▶ _Aufgabe_:
Schreibe aus dem Text über Ginzburgs Erzählung einen Abschnitt wortgetreu ab. Beginne bei den Worten „In der Erzählung“ und hör nach „des eigenen Lebens.“ auf.

▶ _Gegebener Text_:
»Winter in den Abruzzen oder Orangen im Exil« von Natalia Ginzburg

Aus dem Lessico Famigliare

In der Erzählung Winter in den Abruzzen von Natalia Ginzburg passiert zunächst nicht viel und doch eine ganze Menge. Eine Familie lebt im Zweiten Weltkrieg im Exil in den Abruzzen. Mehr geschieht zunächst nicht. Doch die Begegnungen mit den Einheimischen, ihrem Aussehen ebenso wie ihren Angewohnheiten und Charaktereigenschaften, ihren Fragen und ihren Antworten füllen nicht nur die Tage, sondern tauen auch die Fremdheit zu ihnen und ihrem Lebenswandel auf. Die Isolation der Exilanten von der eigenen Identität – dem Leben in der Stadt, dem dortigen Alltag und seiner erblindenden Normalität – macht besonders aufmerksam auf menschliche, zwischenmenschliche Schicksale und Tugenden, auf die Kreisläufe und Verläufe des Lebens der Einheimischen wie auch des eigenen Lebens.

Das Exil entpuppt sich so als der Ort, an dem das neue Leben ebenso wie das Heimweh geboren werden. Das Heimweh schickt die verbannten Seelen in eine zweite Isolation, nämlich nicht nur die vom eigenen Leben, sondern auch die vom Leben der Anderen, der Fremden, bei denen sie Schutz erhalten und von denen sie als Heimatverlorene immer getrennt bleiben. Es tut weh, an zuhause zu denken und es tut genauso weh, nicht daran zu denken. »Zuweilen aber war das Heimweh stechend und bitter, es wurde zum Haß«, heißt es in Ginzburgs Winter in den Abruzzen. Die Gefühle der Exilanten kommen an ihre Grenzen genau wie die städtischen Lebenszentren an ihre Ränder, die Peripherie der Berge, verschoben werden. Die gerade neu anvertrauten Freunde und Nachbarn werden in den Momenten des Heimwehs wieder zu Fremden des alten Lebens. Auf die Grenzüberschreitung folgen also weitere Grenzen, die inneren wie die äußeren, die zwischen Herberge und Verlorenheit, Gemeinschaft und Einsamkeit, zwischen Winter und Sommer, Leben und Tod, Krieg und Frieden, die immer wieder neu beschritten und ausgehandelt werden müssen.

▶ _Gegebene Daten_:

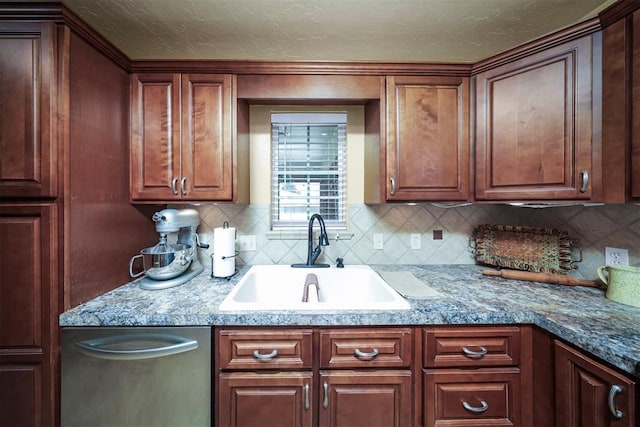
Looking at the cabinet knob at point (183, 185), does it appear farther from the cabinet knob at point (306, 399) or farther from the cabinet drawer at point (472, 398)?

▶ _Lösung_:
In der Erzählung Winter in den Abruzzen von Natalia Ginzburg passiert zunächst nicht viel und doch eine ganze Menge. Eine Familie lebt im Zweiten Weltkrieg im Exil in den Abruzzen. Mehr geschieht zunächst nicht. Doch die Begegnungen mit den Einheimischen, ihrem Aussehen ebenso wie ihren Angewohnheiten und Charaktereigenschaften, ihren Fragen und ihren Antworten füllen nicht nur die Tage, sondern tauen auch die Fremdheit zu ihnen und ihrem Lebenswandel auf. Die Isolation der Exilanten von der eigenen Identität – dem Leben in der Stadt, dem dortigen Alltag und seiner erblindenden Normalität – macht besonders aufmerksam auf menschliche, zwischenmenschliche Schicksale und Tugenden, auf die Kreisläufe und Verläufe des Lebens der Einheimischen wie auch des eigenen Lebens.